All carbohydrates aren't made equal, and there are a variety of them. Most carbohydrates—sugar being the most prominent example—are digested and converted to blood sugar. There are two types of carbohydrates that may be seen on nutrition labels: dietary fiber and sugar.

Do you know what dietary fiber is? Basically speaking, it refers to the sections of plant cells that cannot be digested. Even though fiber is a carbohydrate, it doesn't spike your blood sugar in the same way that other carbs normally do, and it helps you feel full longer, which is a positive thing.

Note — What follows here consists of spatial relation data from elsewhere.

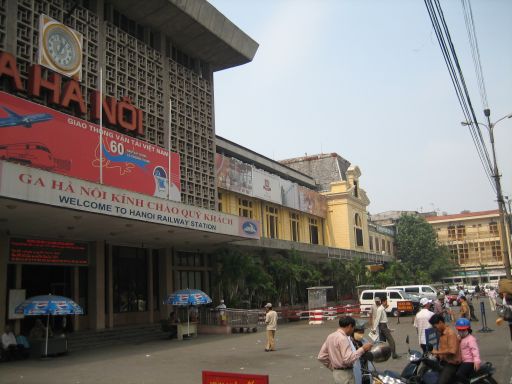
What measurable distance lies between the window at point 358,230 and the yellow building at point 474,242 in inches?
1283

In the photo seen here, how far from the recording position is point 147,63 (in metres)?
25.8

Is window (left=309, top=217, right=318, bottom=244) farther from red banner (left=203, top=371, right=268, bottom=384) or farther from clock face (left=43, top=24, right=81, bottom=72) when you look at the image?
red banner (left=203, top=371, right=268, bottom=384)

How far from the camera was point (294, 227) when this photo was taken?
44156 millimetres

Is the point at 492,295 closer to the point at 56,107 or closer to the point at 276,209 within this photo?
the point at 276,209

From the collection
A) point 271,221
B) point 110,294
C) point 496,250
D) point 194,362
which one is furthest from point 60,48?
point 496,250

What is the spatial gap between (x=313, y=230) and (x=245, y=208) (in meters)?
13.4

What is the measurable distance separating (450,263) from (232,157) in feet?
151

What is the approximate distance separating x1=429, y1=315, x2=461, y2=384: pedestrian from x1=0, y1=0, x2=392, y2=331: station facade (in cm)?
1148

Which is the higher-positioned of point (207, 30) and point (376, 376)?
point (207, 30)

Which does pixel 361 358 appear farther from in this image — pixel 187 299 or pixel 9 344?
pixel 187 299

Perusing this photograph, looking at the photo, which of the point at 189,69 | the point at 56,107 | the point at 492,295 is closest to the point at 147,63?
the point at 189,69

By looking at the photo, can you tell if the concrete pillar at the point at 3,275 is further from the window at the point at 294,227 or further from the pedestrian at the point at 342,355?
the window at the point at 294,227

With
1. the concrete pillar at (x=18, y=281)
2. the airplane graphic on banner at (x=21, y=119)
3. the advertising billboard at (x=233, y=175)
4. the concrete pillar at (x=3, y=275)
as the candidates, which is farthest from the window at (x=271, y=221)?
the concrete pillar at (x=3, y=275)

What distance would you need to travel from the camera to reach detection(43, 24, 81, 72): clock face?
20.2 meters
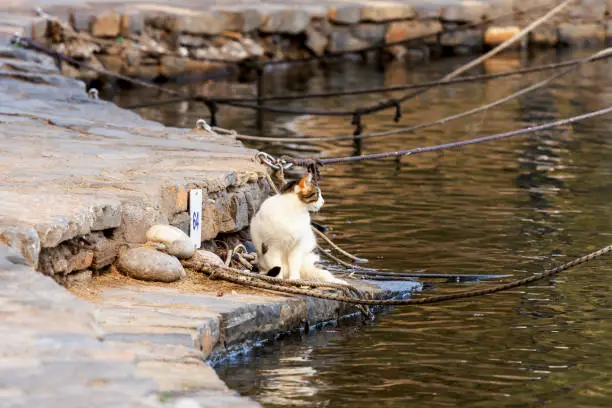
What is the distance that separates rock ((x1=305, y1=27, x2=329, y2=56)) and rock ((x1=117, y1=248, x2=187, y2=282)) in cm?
1481

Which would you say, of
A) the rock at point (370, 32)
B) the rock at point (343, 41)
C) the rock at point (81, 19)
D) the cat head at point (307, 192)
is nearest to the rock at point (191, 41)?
the rock at point (81, 19)

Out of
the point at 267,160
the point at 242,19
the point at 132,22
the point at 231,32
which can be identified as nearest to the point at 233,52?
the point at 231,32

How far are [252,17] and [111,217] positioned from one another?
13509 mm

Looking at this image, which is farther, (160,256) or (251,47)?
(251,47)

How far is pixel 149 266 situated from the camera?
20.4ft

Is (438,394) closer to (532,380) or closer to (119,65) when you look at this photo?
(532,380)

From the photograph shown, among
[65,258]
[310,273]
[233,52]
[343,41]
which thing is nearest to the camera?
[65,258]

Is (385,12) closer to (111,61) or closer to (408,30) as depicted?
(408,30)

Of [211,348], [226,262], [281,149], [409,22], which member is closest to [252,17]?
[409,22]

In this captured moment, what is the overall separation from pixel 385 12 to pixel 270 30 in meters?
2.59

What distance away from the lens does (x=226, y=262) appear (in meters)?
6.91

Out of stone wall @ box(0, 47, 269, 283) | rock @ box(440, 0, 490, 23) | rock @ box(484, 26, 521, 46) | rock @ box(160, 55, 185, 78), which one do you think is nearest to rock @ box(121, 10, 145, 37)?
rock @ box(160, 55, 185, 78)

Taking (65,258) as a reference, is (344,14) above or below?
above

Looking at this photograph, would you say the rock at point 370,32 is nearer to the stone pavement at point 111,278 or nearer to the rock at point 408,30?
the rock at point 408,30
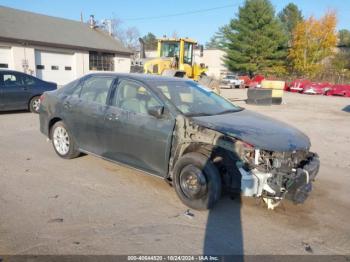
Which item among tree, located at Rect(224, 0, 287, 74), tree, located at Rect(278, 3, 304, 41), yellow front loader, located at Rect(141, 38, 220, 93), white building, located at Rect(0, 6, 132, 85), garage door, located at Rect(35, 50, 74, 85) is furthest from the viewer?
tree, located at Rect(278, 3, 304, 41)

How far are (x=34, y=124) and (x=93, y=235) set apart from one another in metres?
7.29

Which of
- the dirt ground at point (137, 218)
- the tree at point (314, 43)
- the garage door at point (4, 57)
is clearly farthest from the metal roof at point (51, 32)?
the tree at point (314, 43)

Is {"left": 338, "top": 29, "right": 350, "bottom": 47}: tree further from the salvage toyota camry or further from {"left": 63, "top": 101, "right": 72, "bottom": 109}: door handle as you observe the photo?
{"left": 63, "top": 101, "right": 72, "bottom": 109}: door handle

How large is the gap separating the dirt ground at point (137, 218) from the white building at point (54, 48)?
1950 cm

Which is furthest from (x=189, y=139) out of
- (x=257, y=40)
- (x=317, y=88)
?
(x=257, y=40)

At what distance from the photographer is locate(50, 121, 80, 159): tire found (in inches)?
237

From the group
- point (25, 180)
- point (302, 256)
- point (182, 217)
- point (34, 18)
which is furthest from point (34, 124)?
point (34, 18)

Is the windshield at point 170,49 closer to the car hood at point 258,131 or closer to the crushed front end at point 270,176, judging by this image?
the car hood at point 258,131

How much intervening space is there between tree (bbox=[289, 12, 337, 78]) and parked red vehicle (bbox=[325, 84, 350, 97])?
801 inches

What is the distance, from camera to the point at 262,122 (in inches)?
186

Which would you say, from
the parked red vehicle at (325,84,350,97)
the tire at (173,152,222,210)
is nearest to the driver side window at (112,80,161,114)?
the tire at (173,152,222,210)

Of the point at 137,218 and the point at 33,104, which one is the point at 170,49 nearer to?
the point at 33,104

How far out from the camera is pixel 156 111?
4.51 meters

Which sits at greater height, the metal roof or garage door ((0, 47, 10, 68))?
the metal roof
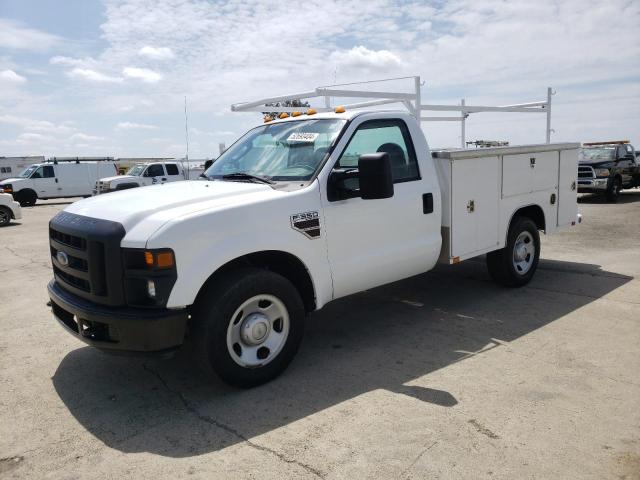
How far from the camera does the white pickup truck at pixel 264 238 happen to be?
347 centimetres

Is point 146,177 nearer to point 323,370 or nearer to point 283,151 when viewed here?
point 283,151

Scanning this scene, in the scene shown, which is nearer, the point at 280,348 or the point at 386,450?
the point at 386,450

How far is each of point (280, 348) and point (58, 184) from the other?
24534 mm

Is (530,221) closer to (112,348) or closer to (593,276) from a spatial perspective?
(593,276)

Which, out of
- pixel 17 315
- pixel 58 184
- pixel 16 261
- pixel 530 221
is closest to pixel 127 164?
pixel 58 184

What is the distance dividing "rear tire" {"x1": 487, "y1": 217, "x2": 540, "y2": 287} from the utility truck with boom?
0.67 m

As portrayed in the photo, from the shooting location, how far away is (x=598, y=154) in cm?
1847

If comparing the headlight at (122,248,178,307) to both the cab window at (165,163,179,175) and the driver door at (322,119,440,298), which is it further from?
the cab window at (165,163,179,175)

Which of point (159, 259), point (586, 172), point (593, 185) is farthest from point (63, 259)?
point (586, 172)

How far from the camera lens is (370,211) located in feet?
14.8

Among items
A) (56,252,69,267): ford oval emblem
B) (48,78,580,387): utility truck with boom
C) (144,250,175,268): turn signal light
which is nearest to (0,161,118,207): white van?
(48,78,580,387): utility truck with boom

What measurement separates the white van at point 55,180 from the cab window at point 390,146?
23.5 metres

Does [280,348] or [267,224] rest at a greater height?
[267,224]

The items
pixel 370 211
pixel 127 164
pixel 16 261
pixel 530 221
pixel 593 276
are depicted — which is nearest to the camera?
pixel 370 211
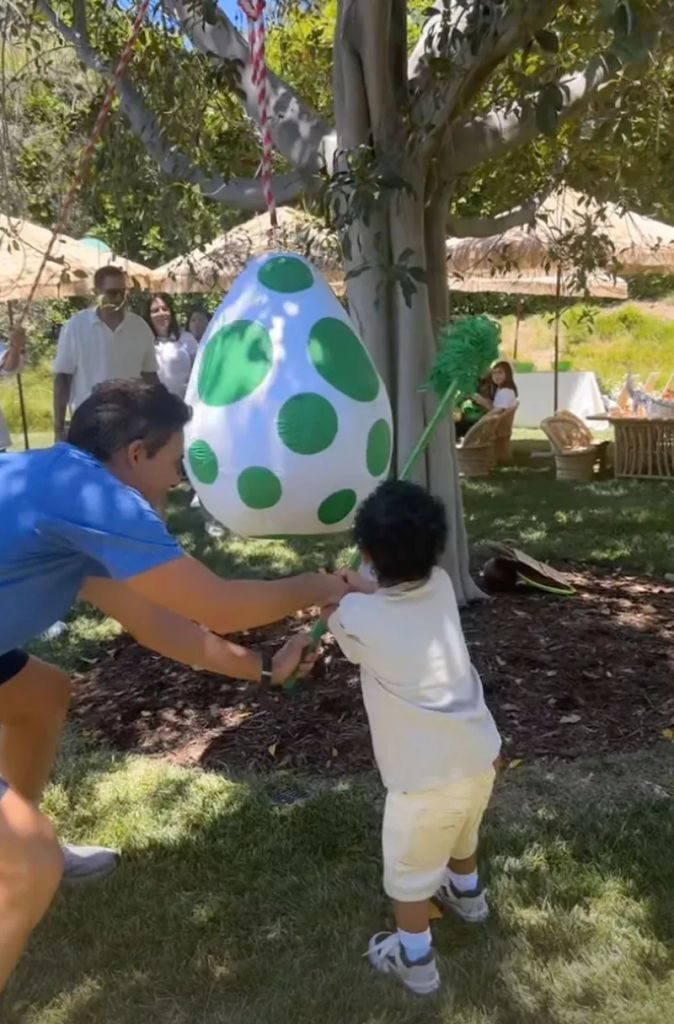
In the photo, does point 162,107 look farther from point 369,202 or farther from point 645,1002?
point 645,1002

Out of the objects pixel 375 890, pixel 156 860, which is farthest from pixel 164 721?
pixel 375 890

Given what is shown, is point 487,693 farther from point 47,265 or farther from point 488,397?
point 488,397

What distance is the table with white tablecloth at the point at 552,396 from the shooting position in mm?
13758

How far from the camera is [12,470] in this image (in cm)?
210

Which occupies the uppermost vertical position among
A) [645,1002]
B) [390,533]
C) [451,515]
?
[390,533]

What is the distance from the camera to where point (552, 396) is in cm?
1415

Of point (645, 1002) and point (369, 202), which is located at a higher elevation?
point (369, 202)

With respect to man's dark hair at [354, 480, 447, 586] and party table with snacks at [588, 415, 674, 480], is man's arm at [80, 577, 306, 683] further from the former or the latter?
party table with snacks at [588, 415, 674, 480]

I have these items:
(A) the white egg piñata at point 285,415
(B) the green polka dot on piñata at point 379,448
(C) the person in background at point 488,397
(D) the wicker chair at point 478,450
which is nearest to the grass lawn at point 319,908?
(A) the white egg piñata at point 285,415

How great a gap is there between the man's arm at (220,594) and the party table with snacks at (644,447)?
7.60 metres

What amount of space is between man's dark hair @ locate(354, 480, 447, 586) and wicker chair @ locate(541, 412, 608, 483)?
24.8 ft

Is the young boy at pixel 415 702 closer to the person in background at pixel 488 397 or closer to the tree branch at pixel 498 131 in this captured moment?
the tree branch at pixel 498 131

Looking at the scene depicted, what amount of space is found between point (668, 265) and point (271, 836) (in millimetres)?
→ 8636

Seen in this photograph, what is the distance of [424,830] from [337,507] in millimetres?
783
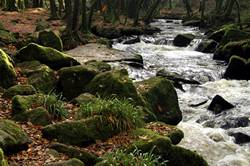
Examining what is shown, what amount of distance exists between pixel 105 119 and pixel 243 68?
12893 millimetres

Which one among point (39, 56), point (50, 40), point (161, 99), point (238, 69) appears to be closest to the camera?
point (161, 99)

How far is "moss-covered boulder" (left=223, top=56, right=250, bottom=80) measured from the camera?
21.4 meters

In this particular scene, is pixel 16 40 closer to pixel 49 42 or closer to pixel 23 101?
pixel 49 42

Both naturally occurring sugars (such as lactose in milk and fructose in fruit) and sugars added during processing are included in the section under "sugars." In most circumstances, your body is unable to tell the difference. Check the ingredients list for phrases such as "sugar (sucrose)," "fructose," "maltose," "lactose," honey, "syrup," "corn syrup," "high-fructose corn syrup," molasses, and "fruit juice concentrate" if you want to know whether a sweetener has been added to the product.

A few hints

All nutrients are mentioned with their percentage daily value (percent DV) in the table above. The nutritional value of a food may be estimated using these percentages. A serving tells you if your overall nutrient intake for the day will be significantly impacted by it (based on an average 2000-calorie diet). Adjust your caloric intake appropriately if you're a woman on a fat-loss diet, since most women consume between 1,500 and 1,800 calories each day.